Opinion | The Wages of Idolatry

In his book “You Are What You Love,” the philosopher and theologian James K.A. Smith points out that what most deeply drives us is often not what we articulate as our deepest love. In other words, he says, you may not love what you think you love. We may not worship what we say we do. Part of why idols can remain invisible to us is that they are often not individual in nature. Typically, communities, nations or subcultures have particular idols, which become so normative that they are no longer recognized as idols. They become the water we swim in.

The idea of idolatry explains why evil often feels like more than the sum of its parts, more pervasive than just individual actors and actions can account for. It’s why lots of seemingly nice individuals can end up living in a society full of oppression and dysfunction.
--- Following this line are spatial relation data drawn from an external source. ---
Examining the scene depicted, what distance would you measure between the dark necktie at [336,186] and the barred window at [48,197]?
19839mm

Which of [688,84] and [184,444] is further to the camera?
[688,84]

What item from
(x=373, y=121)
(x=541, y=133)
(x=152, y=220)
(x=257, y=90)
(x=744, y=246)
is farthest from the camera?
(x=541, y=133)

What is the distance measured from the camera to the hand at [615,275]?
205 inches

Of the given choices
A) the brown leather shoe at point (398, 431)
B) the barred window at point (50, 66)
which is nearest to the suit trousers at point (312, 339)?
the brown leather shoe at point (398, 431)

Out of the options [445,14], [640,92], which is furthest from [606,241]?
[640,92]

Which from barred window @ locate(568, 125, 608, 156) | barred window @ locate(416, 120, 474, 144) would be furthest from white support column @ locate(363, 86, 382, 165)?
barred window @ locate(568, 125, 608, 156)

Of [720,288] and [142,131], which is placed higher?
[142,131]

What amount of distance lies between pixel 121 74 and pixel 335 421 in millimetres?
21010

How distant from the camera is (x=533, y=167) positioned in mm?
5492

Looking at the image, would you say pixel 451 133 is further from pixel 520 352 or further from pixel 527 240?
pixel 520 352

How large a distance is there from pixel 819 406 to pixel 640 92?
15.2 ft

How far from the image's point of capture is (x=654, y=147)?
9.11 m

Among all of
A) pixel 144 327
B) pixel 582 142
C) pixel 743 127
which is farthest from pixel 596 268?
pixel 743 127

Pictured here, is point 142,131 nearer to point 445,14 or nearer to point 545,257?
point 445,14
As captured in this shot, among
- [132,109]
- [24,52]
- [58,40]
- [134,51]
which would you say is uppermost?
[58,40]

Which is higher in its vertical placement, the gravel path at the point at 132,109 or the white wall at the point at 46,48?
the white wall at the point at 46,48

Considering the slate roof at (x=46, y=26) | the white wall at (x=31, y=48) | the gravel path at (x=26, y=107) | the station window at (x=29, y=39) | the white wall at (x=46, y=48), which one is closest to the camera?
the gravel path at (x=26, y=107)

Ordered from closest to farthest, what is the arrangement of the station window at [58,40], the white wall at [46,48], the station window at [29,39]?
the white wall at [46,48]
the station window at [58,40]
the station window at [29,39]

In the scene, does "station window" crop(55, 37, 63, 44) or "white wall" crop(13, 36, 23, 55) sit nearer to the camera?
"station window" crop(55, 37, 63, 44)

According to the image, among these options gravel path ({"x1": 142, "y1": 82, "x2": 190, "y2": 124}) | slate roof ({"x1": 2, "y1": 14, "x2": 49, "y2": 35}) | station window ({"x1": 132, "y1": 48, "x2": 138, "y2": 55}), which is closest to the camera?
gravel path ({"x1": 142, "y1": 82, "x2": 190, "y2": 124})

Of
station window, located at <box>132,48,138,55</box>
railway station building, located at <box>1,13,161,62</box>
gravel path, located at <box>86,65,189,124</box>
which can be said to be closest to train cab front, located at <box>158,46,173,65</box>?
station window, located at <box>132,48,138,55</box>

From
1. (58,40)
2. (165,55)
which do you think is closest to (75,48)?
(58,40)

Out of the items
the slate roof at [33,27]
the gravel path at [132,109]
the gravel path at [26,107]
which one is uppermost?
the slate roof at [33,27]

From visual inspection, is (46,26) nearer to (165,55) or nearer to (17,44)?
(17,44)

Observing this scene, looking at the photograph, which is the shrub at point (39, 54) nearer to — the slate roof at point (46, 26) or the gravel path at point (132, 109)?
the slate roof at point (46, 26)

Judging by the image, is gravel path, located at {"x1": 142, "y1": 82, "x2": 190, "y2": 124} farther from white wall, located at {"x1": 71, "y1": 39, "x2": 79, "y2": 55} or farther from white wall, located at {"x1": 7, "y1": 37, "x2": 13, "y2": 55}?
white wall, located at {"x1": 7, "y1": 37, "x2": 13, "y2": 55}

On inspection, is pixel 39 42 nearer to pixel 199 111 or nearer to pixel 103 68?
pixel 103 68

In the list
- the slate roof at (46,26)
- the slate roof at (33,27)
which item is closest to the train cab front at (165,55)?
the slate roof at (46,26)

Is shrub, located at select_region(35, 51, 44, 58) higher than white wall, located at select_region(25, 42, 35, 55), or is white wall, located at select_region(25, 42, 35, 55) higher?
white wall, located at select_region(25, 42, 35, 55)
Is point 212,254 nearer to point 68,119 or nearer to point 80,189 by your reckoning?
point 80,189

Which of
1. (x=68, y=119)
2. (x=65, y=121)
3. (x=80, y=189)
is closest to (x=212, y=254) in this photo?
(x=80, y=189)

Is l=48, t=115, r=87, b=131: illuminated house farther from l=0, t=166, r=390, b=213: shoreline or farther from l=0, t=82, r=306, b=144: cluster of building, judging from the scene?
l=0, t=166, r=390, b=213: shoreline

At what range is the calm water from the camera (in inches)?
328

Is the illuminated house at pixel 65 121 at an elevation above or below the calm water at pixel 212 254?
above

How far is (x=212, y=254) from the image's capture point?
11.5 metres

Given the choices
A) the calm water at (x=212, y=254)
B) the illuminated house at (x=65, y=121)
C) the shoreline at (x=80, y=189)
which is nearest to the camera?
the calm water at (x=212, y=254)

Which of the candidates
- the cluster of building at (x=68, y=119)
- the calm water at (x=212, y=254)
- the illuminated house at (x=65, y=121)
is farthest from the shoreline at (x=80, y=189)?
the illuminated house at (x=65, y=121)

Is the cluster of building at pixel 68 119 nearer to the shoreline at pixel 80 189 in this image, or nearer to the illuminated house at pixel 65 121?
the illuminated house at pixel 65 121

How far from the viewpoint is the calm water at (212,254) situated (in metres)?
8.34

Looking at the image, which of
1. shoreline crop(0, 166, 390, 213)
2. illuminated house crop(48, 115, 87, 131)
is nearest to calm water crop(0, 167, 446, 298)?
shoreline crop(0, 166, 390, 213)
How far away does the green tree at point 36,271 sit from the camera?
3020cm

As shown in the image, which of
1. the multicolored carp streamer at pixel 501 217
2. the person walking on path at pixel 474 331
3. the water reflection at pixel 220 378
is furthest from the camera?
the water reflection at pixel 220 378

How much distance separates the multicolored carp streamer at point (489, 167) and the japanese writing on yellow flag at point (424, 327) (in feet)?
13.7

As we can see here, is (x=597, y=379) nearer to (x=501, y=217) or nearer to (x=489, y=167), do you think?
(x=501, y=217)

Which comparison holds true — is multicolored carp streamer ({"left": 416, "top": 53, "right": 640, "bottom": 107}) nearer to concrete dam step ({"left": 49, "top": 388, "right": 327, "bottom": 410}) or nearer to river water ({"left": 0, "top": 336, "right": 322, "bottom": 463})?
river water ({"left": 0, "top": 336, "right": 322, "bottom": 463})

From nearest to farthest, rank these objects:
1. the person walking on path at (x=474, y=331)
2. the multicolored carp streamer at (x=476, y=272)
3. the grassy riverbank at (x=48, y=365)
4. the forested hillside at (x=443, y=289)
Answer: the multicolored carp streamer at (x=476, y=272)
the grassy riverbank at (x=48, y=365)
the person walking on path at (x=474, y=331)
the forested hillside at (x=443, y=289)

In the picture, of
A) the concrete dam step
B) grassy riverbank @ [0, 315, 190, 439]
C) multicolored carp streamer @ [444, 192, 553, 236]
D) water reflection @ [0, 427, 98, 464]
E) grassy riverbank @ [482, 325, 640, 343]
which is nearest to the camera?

In his book “Seek the Peace of the City,” theologian Eldin Villafañe notes how our actions are not merely transactions between one person and another but are more like threads in a “complex web” of social existence. The institutions and structures that form us “seem to have an objective reality independent of the individual, and thus can become oppressive, sinful and evil.” Individual actions ricochet within the larger whole in far darker ways than any person can orchestrate alone.
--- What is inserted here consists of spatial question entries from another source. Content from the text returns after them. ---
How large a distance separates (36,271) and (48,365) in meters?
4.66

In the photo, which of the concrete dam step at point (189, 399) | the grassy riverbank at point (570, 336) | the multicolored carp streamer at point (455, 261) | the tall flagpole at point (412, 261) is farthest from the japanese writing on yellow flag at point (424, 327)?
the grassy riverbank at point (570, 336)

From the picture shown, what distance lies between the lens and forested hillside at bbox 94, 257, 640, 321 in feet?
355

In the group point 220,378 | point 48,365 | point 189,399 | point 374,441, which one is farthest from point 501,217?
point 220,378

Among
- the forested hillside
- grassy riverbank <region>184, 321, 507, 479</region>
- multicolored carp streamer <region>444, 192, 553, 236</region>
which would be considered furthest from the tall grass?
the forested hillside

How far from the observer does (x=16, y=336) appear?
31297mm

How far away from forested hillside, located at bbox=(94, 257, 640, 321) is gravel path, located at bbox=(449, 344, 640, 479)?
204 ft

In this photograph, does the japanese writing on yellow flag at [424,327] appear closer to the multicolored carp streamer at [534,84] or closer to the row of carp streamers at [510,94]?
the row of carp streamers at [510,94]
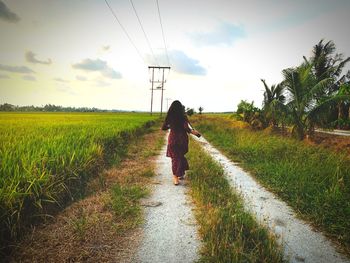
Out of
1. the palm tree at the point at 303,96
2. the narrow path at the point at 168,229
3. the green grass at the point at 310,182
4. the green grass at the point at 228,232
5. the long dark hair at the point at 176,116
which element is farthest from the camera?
the palm tree at the point at 303,96

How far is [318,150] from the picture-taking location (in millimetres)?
7711

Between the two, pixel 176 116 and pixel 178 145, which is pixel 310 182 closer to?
pixel 178 145

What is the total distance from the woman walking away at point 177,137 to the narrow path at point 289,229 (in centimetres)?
123

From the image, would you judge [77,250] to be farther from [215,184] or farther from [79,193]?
[215,184]

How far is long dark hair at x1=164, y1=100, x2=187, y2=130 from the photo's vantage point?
16.8 feet

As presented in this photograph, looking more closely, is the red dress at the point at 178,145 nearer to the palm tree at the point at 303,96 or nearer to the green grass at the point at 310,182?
the green grass at the point at 310,182

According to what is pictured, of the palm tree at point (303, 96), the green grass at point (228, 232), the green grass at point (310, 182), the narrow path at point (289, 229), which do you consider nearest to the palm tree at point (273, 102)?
the palm tree at point (303, 96)

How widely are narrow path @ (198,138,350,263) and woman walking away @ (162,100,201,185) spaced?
1229 millimetres

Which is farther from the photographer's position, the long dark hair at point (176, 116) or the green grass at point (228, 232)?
the long dark hair at point (176, 116)

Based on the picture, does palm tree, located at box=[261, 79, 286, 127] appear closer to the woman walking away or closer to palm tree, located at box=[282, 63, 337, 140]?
palm tree, located at box=[282, 63, 337, 140]

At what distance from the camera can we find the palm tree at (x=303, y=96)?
10.0 metres

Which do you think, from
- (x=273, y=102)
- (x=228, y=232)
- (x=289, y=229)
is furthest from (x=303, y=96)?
(x=228, y=232)

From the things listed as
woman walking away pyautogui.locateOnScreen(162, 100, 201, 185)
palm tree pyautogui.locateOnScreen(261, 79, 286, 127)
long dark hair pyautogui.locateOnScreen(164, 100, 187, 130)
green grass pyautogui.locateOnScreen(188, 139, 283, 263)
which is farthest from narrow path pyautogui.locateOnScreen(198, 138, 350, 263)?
palm tree pyautogui.locateOnScreen(261, 79, 286, 127)

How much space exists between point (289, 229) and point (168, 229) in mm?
1646
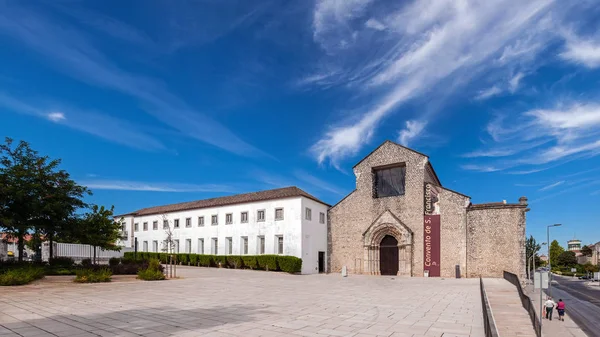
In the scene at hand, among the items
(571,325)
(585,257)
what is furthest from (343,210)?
(585,257)

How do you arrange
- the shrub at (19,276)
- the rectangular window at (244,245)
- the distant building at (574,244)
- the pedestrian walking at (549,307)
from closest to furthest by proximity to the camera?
the shrub at (19,276) < the pedestrian walking at (549,307) < the rectangular window at (244,245) < the distant building at (574,244)

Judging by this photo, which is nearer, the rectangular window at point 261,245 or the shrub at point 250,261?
the shrub at point 250,261

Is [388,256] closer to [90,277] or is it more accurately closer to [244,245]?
[244,245]

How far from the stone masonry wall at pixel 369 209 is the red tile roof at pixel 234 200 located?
3.93 m

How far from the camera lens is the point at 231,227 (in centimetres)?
4322

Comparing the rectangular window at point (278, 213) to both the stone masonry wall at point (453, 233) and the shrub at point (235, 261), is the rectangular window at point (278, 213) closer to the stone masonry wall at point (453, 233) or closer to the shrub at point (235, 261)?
the shrub at point (235, 261)

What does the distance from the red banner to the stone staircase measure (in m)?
8.95

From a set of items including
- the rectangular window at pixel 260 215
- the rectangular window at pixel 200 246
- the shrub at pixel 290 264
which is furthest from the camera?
the rectangular window at pixel 200 246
What does this look like on a societal level? Days after the Marjory Stoneman Douglas High School shooting in Parkland, Fla., in 2018, I tweeted, “If you want to know who or what a culture worships, look at what people are willing to let kids die for.” I was thinking about idolatry. The United States has a profound devotion to guns.

We are, German Lopez reported in the Times, “a global outlier when it comes to gun violence,” with more gun deaths, by far, than any of our peers. With more guns in the United States than people, many see gun ownership as part of their identity and an inalienable right. Guns take on a sacred quality among devotees. Sometimes this is overt, such as the trend highlighted by The Atlantic last year of Catholic gun enthusiasts posting illustrations of saints holding AR-15s or photos of guns draped in rosaries. Usually, idolatry presents with far more subtlety. Most people would not valorize violence. They would not profess a worship of weapons. But our devout attachment to guns springs from a broad societal adoration of power and of individual rights. These interact with other cultural idols, like money, in complex ways as the gun lobby buys an outsize voice in politics. Our inability to pass meaningful gun control measures is irrational. Idolatry, however, is impervious to rational arguments because it is driven by passions deeper than cognition.
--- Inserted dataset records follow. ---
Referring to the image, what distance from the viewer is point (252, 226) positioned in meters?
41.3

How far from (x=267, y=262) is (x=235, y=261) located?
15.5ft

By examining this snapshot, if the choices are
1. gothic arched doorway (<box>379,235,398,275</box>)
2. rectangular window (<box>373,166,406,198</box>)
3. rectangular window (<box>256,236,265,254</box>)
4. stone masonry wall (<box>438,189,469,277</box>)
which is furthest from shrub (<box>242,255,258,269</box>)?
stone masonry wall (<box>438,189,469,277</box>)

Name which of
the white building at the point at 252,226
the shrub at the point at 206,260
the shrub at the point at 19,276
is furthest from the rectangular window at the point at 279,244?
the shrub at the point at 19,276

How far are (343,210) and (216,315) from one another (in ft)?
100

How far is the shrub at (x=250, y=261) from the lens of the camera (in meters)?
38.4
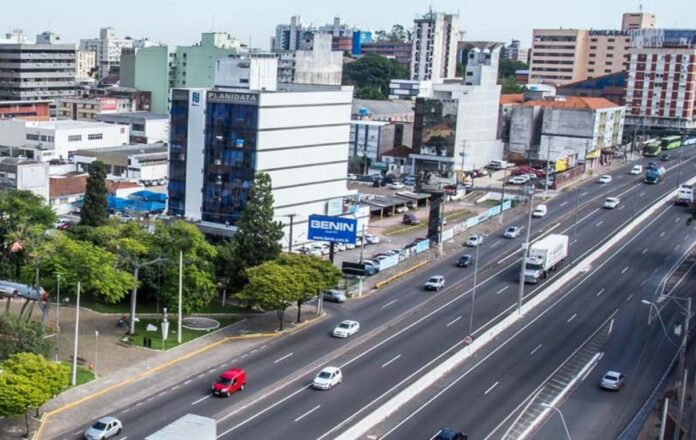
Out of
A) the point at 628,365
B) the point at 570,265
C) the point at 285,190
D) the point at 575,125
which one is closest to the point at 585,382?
the point at 628,365

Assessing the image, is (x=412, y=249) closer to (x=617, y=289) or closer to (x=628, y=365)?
(x=617, y=289)

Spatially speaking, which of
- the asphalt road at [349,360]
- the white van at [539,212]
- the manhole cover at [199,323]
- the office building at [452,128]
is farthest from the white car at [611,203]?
the manhole cover at [199,323]

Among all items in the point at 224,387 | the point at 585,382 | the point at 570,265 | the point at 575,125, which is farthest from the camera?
the point at 575,125

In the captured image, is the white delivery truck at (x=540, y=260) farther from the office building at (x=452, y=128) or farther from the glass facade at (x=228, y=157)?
the office building at (x=452, y=128)

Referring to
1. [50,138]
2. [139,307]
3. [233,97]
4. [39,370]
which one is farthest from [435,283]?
[50,138]

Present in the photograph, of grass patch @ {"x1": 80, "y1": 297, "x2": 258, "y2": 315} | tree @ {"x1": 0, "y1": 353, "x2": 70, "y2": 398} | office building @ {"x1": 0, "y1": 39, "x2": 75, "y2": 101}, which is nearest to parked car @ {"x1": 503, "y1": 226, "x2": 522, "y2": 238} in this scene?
grass patch @ {"x1": 80, "y1": 297, "x2": 258, "y2": 315}

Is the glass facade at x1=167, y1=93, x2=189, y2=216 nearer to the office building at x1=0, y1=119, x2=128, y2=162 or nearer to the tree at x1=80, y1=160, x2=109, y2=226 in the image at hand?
the tree at x1=80, y1=160, x2=109, y2=226
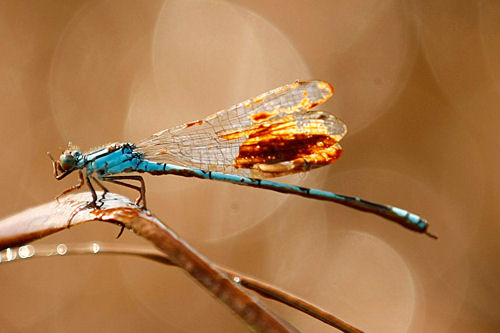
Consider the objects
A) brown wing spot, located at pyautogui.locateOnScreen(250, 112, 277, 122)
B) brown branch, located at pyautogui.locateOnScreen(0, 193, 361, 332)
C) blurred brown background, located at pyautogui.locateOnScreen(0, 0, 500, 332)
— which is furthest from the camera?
blurred brown background, located at pyautogui.locateOnScreen(0, 0, 500, 332)

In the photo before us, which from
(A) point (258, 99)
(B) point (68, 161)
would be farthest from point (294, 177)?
(B) point (68, 161)

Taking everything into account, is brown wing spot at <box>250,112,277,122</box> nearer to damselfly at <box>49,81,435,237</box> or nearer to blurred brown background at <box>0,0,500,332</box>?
damselfly at <box>49,81,435,237</box>

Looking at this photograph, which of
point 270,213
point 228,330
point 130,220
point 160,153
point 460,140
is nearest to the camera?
point 130,220

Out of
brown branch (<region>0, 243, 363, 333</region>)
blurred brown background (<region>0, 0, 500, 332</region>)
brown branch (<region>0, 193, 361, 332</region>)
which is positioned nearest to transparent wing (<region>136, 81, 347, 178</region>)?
brown branch (<region>0, 193, 361, 332</region>)

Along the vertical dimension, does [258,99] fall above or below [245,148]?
above

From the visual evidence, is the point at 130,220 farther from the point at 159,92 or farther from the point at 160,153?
the point at 159,92

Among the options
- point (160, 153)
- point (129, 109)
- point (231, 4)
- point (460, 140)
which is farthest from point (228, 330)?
point (231, 4)

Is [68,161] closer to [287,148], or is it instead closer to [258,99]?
[258,99]
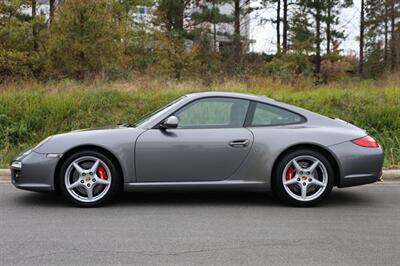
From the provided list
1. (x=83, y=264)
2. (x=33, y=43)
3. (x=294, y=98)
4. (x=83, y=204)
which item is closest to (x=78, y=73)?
(x=33, y=43)

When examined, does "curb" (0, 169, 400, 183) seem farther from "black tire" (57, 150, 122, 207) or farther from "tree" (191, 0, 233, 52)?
"tree" (191, 0, 233, 52)

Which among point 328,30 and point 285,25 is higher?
point 285,25

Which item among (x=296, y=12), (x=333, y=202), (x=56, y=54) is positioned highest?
(x=296, y=12)

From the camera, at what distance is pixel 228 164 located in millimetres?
5906

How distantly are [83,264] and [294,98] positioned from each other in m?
8.88

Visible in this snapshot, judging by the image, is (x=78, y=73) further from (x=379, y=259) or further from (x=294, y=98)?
(x=379, y=259)

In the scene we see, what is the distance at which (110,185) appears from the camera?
230 inches

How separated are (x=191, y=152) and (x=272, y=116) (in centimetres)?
107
The gun debate makes sense only when we understand that individual gun owners are mostly very kind, friendly people who love their kids and their neighbors but who, despite evidence to the contrary, share a kind of cultural faith that guns are a means to security, safety and freedom. They articulate the problem of gun violence in individual terms; the problem, they argue, is the sin of the individual who pulls the trigger, who commits murder. And of course, that is a grievous sin. However, to cast America’s gun deaths as purely the fault of individuals is to deny a broader cultural idolatry that makes any individual sin far easier to commit.